** Start of RECORDS TO USE **
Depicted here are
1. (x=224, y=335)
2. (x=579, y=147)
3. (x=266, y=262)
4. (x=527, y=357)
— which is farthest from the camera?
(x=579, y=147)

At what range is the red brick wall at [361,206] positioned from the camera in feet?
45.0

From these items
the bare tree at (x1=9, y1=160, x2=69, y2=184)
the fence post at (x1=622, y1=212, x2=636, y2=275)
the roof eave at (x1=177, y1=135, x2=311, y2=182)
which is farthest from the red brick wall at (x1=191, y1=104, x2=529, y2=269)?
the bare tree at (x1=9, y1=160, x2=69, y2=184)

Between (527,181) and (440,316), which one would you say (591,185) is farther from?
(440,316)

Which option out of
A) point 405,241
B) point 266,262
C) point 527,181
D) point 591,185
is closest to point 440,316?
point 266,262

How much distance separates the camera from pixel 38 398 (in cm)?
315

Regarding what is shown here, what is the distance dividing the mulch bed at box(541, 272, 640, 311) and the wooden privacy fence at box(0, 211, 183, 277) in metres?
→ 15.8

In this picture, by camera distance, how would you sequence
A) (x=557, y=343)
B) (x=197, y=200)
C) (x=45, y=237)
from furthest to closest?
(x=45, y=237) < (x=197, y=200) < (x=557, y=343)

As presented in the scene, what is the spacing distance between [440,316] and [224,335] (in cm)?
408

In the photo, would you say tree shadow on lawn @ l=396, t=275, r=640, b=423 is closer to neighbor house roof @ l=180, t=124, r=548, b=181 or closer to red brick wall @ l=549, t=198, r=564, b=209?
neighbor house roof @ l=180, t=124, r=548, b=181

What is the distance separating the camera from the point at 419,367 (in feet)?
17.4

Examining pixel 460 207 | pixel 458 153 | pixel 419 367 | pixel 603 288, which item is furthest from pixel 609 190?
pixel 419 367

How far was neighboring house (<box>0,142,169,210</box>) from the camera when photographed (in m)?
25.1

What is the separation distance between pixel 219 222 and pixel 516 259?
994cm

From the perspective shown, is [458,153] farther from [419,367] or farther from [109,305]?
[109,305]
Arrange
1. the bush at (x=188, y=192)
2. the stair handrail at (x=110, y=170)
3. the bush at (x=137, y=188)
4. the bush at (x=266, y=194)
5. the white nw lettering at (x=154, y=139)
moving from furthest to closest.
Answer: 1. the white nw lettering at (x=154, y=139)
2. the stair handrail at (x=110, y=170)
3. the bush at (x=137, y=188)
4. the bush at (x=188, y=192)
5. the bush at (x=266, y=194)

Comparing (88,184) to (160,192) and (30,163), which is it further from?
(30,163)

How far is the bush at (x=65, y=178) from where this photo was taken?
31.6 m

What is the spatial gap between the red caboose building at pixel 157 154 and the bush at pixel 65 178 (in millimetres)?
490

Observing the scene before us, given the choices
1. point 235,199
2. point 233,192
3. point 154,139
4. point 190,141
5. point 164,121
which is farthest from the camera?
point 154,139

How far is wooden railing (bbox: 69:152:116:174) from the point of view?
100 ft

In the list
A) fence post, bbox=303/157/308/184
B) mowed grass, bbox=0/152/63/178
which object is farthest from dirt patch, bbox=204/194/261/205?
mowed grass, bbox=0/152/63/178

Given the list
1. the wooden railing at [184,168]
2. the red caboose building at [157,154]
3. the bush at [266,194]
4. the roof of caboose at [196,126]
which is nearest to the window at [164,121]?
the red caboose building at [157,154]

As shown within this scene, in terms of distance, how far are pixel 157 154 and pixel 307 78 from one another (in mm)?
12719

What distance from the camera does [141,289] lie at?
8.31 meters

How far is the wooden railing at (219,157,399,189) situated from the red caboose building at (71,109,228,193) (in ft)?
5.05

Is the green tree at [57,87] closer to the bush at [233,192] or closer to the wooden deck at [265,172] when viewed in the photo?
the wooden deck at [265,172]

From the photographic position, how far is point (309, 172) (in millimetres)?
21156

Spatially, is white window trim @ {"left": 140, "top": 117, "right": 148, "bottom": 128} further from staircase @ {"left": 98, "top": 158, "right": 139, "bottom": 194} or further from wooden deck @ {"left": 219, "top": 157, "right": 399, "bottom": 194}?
** End of RECORDS TO USE **
# SHORT EXERCISE:
Faithfully reproduce all of the records, character for character.

# COMPLETE OUTPUT:
Depicted here are
1. (x=224, y=335)
2. (x=579, y=147)
3. (x=266, y=262)
4. (x=527, y=357)
— which is farthest from the camera?
(x=579, y=147)

At what range is the red brick wall at [361,206] positioned from the camera in feet?
45.0

From these items
the bare tree at (x1=9, y1=160, x2=69, y2=184)
the fence post at (x1=622, y1=212, x2=636, y2=275)
the roof eave at (x1=177, y1=135, x2=311, y2=182)
which is farthest from the red brick wall at (x1=191, y1=104, x2=529, y2=269)?
the bare tree at (x1=9, y1=160, x2=69, y2=184)

Between (527,181) and (440,316), which one would you say (591,185) is farther from?
(440,316)

Which option out of
A) point 405,241
B) point 266,262
C) point 527,181
D) point 591,185
is closest to point 440,316?
point 266,262

How much distance separates the camera from pixel 38 398 (in cm)?
315

Regarding what is shown here, what is the distance dividing the mulch bed at box(541, 272, 640, 311) and the wooden privacy fence at box(0, 211, 183, 277) in metres?
→ 15.8

In this picture, by camera distance, how would you sequence
A) (x=557, y=343)
B) (x=197, y=200)
C) (x=45, y=237)
from furthest to closest?
(x=45, y=237) < (x=197, y=200) < (x=557, y=343)

As presented in the scene, what is the spacing distance between [440,316] and [224,335] (in cm)?
408

In the photo, would you say tree shadow on lawn @ l=396, t=275, r=640, b=423 is closer to neighbor house roof @ l=180, t=124, r=548, b=181 or closer to red brick wall @ l=549, t=198, r=564, b=209?
neighbor house roof @ l=180, t=124, r=548, b=181

What is the distance separating the camera from the point at 419,367 (in feet)?
17.4

Examining pixel 460 207 | pixel 458 153 | pixel 419 367 | pixel 603 288, which item is furthest from pixel 609 190?
pixel 419 367

How far was neighboring house (<box>0,142,169,210</box>) from the camera when photographed (in m)?
25.1

What is the separation distance between pixel 219 222 and pixel 516 259?
994cm

From the perspective shown, is [458,153] farther from [419,367] or farther from [109,305]?
[109,305]
Arrange
1. the bush at (x=188, y=192)
2. the stair handrail at (x=110, y=170)
3. the bush at (x=137, y=188)
4. the bush at (x=266, y=194)
5. the white nw lettering at (x=154, y=139)
moving from furthest to closest.
Answer: 1. the white nw lettering at (x=154, y=139)
2. the stair handrail at (x=110, y=170)
3. the bush at (x=137, y=188)
4. the bush at (x=188, y=192)
5. the bush at (x=266, y=194)

Comparing (88,184) to (160,192) and (30,163), which is it further from?
(30,163)

How far is the bush at (x=65, y=178) from where this photo was taken?
31.6 m

What is the spatial gap between the red caboose building at pixel 157 154 and the bush at pixel 65 178 (in millimetres)?
490

Observing the scene before us, given the choices
1. point 235,199
2. point 233,192
3. point 154,139
4. point 190,141
5. point 164,121
which is farthest from the camera?
point 154,139

How far is wooden railing (bbox: 69:152:116:174) from the point of view?
100 ft

In the list
A) fence post, bbox=303/157/308/184
B) mowed grass, bbox=0/152/63/178
which object is farthest from dirt patch, bbox=204/194/261/205?
mowed grass, bbox=0/152/63/178

Given the list
1. the wooden railing at [184,168]
2. the red caboose building at [157,154]
3. the bush at [266,194]
4. the roof of caboose at [196,126]
which is nearest to the window at [164,121]?
the red caboose building at [157,154]

As shown within this scene, in terms of distance, how far are pixel 157 154 and pixel 307 78 from one another (in mm)?
12719

What distance from the camera does [141,289] lie at?
8.31 meters

How far is the wooden railing at (219,157,399,189) situated from the red caboose building at (71,109,228,193) (in ft)?
5.05

Is the green tree at [57,87] closer to the bush at [233,192] or closer to the wooden deck at [265,172] when viewed in the photo?
the wooden deck at [265,172]

From the photographic position, how far is point (309, 172) (in millimetres)?
21156

Spatially, is white window trim @ {"left": 140, "top": 117, "right": 148, "bottom": 128} further from staircase @ {"left": 98, "top": 158, "right": 139, "bottom": 194} or further from wooden deck @ {"left": 219, "top": 157, "right": 399, "bottom": 194}?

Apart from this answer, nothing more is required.